Mucha gente se pone metas de corto y mediano plazos: comprarse un coche o un departamento, cambiar el celular o adquirir una nueva pantalla. Todo esto está muy bien, las cosas nos pueden ayudar a tener mejor calidad de vida. Pero olvidan lo que es realmente importante: la construcción de su propia libertad financiera. Tarde o temprano todos vamos a llegar a una edad en la que no podamos –o no queramos– generar ingresos. Tenemos que prepararnos para ello y la única manera es construir un patrimonio que nos permita –eventualmente– vivir sin tener que trabajar y enfocarnos en hacer las cosas que más disfrutamos.

Por eso –repito– es tan importante tener claras nuestras prioridades. Saber qué es lo más importante para nosotros: qué queremos construir, a dónde queremos llegar. Hay personas que prefieren vivir una vida frugal y sencilla, ahorrar buena parte de lo que ganan y alcanzar una libertad financiera a una edad temprana. Otros prefieren tener ciertas comodidades aunque esto signifique trabajar hasta sus 65 años o más. Ambos casos son válidos.

El problema es que millones de personas nunca piensan en esto, no construyen nada y esto les obliga a tener que trabajar toda su vida, o bien depender de alguien más para sobrevivir. Eso es muy triste.

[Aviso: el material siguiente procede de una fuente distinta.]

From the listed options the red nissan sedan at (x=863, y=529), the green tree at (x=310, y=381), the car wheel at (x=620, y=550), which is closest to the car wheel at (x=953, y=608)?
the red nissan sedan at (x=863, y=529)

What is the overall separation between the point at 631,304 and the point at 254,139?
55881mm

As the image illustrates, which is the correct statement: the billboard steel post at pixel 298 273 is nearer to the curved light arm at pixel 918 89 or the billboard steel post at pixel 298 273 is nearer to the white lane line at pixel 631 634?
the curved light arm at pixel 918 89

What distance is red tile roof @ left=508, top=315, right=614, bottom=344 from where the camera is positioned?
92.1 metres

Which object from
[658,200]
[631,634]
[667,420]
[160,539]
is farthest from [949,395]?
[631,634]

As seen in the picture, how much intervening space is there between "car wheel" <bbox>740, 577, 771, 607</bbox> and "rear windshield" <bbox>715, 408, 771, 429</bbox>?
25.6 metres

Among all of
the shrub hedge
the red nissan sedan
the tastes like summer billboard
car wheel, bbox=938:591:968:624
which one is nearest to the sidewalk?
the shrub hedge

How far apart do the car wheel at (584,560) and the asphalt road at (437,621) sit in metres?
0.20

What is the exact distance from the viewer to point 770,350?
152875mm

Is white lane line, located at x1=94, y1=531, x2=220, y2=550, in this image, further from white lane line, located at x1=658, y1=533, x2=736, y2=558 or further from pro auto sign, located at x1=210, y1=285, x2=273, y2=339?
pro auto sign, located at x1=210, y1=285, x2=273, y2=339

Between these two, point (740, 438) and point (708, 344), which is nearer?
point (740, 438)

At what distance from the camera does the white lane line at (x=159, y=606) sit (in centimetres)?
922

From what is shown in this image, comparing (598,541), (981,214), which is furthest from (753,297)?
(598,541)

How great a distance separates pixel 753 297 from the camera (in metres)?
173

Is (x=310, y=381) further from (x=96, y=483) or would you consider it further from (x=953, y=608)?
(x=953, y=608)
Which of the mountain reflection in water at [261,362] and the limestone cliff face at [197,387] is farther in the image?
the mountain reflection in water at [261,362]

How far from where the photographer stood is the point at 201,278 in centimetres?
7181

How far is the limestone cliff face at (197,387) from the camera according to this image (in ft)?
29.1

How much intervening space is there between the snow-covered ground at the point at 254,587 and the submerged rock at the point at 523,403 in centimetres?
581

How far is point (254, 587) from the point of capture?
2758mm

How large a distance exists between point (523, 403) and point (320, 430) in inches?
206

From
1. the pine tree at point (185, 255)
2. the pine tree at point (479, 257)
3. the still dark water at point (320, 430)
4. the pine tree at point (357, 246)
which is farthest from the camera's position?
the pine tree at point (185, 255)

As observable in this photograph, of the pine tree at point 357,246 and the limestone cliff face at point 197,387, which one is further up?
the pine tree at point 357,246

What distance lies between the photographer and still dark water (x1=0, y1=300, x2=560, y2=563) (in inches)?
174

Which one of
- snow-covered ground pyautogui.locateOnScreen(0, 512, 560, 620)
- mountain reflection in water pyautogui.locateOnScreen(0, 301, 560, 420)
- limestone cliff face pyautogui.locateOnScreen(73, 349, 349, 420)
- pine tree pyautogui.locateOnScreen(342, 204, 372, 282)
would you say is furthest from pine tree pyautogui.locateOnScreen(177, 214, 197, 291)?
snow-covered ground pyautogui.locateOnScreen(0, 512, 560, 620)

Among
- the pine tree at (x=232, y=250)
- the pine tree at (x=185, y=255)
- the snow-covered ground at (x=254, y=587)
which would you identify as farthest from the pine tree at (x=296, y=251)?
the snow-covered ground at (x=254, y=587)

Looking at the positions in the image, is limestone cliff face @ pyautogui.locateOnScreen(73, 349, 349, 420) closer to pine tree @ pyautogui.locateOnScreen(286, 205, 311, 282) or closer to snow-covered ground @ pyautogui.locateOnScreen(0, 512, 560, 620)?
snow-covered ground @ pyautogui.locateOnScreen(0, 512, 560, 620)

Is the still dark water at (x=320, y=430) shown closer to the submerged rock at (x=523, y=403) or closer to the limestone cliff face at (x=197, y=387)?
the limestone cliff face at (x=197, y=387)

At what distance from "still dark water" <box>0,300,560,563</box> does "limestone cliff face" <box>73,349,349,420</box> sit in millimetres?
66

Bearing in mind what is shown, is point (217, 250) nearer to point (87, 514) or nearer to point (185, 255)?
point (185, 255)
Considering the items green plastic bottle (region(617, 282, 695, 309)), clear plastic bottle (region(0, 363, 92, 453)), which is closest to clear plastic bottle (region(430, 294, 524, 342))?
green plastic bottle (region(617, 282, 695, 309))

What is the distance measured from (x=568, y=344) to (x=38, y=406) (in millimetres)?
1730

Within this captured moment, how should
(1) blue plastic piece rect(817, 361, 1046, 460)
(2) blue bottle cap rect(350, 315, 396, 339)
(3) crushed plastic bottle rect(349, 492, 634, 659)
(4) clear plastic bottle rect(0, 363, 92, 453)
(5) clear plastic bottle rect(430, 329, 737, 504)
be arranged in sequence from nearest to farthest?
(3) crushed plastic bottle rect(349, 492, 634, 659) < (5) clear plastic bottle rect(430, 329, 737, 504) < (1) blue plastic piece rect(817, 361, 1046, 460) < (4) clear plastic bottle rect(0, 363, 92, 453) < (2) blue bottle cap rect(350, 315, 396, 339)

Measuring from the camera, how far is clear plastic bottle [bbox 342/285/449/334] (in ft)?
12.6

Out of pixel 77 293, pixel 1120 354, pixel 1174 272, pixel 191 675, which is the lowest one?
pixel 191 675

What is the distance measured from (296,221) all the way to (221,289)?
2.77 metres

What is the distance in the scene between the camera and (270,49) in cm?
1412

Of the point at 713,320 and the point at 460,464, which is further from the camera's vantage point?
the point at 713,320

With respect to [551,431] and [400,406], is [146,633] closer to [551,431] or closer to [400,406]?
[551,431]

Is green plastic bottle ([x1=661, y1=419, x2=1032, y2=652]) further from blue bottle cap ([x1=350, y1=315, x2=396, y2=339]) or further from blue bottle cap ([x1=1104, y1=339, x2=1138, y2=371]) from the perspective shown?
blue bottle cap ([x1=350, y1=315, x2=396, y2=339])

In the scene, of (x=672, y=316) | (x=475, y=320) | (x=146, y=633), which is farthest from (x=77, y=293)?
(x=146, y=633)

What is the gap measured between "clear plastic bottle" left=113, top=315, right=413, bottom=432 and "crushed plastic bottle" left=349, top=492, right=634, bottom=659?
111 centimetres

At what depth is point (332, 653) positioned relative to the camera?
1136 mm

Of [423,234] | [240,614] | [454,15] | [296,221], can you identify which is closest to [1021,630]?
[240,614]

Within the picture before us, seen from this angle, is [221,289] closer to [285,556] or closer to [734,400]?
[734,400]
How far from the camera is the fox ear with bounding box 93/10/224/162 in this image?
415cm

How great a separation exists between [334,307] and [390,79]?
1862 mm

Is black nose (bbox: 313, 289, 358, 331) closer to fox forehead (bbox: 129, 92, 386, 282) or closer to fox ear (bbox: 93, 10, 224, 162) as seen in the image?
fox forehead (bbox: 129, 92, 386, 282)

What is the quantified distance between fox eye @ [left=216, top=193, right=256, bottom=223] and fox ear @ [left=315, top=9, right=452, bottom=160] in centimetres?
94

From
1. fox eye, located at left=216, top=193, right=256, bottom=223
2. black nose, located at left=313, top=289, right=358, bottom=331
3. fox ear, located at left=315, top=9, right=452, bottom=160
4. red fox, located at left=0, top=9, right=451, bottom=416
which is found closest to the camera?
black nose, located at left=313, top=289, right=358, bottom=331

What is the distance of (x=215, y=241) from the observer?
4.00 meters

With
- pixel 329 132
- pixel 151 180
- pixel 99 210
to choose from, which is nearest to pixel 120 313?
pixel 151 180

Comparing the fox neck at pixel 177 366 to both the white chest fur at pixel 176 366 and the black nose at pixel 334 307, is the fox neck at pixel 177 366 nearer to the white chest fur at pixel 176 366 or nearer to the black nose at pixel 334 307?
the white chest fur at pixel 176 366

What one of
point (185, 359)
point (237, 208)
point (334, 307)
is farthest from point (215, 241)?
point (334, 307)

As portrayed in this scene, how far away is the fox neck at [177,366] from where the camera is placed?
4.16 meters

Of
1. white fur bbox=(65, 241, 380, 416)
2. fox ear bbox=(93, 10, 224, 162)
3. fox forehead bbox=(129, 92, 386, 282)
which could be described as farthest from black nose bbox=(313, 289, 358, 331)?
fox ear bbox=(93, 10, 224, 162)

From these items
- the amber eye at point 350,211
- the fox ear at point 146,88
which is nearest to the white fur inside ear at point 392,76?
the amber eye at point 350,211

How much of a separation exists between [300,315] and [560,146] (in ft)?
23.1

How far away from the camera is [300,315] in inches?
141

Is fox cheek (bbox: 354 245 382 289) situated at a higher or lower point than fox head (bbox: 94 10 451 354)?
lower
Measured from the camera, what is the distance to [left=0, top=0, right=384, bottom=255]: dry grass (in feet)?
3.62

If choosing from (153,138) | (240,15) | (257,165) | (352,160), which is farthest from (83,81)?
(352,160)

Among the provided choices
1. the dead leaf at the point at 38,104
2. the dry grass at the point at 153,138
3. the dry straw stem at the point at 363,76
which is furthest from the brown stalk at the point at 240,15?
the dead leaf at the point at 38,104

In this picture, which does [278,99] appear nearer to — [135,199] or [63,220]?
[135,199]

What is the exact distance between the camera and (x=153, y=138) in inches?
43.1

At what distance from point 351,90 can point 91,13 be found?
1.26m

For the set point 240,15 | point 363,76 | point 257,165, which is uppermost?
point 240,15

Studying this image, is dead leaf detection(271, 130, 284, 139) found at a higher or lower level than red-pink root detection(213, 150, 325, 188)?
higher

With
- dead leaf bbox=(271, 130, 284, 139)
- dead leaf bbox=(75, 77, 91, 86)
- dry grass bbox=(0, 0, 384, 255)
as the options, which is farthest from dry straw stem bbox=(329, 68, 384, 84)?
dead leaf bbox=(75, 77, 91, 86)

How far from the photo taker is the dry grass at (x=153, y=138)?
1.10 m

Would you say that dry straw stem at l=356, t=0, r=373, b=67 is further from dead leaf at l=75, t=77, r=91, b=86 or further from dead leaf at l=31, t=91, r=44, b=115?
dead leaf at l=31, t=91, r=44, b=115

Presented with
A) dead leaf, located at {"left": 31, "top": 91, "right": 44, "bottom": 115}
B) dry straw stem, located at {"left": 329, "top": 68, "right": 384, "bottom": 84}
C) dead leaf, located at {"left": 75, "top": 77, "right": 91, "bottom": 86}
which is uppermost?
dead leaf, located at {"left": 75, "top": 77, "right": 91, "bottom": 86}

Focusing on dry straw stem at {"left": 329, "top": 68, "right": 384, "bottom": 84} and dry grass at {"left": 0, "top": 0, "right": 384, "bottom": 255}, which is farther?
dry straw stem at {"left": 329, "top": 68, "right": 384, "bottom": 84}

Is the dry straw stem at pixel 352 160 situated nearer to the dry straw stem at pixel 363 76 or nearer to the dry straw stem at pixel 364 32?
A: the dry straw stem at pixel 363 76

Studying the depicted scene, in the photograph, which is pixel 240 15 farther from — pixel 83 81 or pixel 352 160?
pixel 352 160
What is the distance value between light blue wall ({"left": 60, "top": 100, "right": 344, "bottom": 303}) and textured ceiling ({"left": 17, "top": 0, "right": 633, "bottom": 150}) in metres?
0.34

Como siempre digo, un plan financiero personal es simplemente una parte de nuestro plan de vida. Tenemos que saber dónde estamos hoy y a dónde queremos llegar. Sólo entonces podemos trazar diferentes rutas posibles y elegir la que es mejor para nosotros (no necesariamente la más eficiente, sino la que más se adapta al estilo de vida que queremos tener).

Pero siempre hay que tener un plan, porque de lo contrario, estaremos navegando sin rumbo a donde nos lleve la marea. Puede que tengamos suerte y lleguemos a buen puerto, pero no es lo más probable.

Tenemos que entender, también, que los seres humanos evolucionamos. Nuestras necesidades, lo que valoramos, nuestros objetivos de vida también van cambiando. Así, el plan financiero es un documento vivo, que se va transformando con nosotros.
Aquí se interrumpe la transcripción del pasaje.